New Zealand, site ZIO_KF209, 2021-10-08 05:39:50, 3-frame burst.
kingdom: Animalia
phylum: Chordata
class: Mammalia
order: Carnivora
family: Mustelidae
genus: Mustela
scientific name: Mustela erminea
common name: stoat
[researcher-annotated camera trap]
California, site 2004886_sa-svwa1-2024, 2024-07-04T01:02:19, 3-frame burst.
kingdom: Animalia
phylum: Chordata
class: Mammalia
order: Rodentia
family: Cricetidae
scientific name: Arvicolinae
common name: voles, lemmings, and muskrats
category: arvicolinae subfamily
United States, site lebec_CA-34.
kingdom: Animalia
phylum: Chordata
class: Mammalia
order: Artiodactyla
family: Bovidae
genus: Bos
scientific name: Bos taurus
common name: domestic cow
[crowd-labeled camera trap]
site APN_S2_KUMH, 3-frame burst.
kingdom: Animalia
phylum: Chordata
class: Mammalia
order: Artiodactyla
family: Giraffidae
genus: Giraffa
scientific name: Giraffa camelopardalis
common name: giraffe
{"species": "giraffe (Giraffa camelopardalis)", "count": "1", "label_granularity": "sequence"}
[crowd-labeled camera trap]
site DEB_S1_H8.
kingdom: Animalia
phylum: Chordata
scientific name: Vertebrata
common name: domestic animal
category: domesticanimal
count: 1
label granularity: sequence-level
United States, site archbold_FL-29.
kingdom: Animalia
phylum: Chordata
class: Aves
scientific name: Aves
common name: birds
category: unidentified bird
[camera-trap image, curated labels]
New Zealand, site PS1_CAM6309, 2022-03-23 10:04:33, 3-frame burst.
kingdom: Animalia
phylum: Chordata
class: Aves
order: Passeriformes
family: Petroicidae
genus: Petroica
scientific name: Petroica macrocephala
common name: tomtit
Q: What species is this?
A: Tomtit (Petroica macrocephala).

- - - -

WHAT IS EXPECTED:
Where the word "camelopardalis" occurs in a line of the records, copy that line.

OUTPUT BELOW:
scientific name: Giraffa camelopardalis
{"species": "giraffe (Giraffa camelopardalis)", "count": "1", "label_granularity": "sequence"}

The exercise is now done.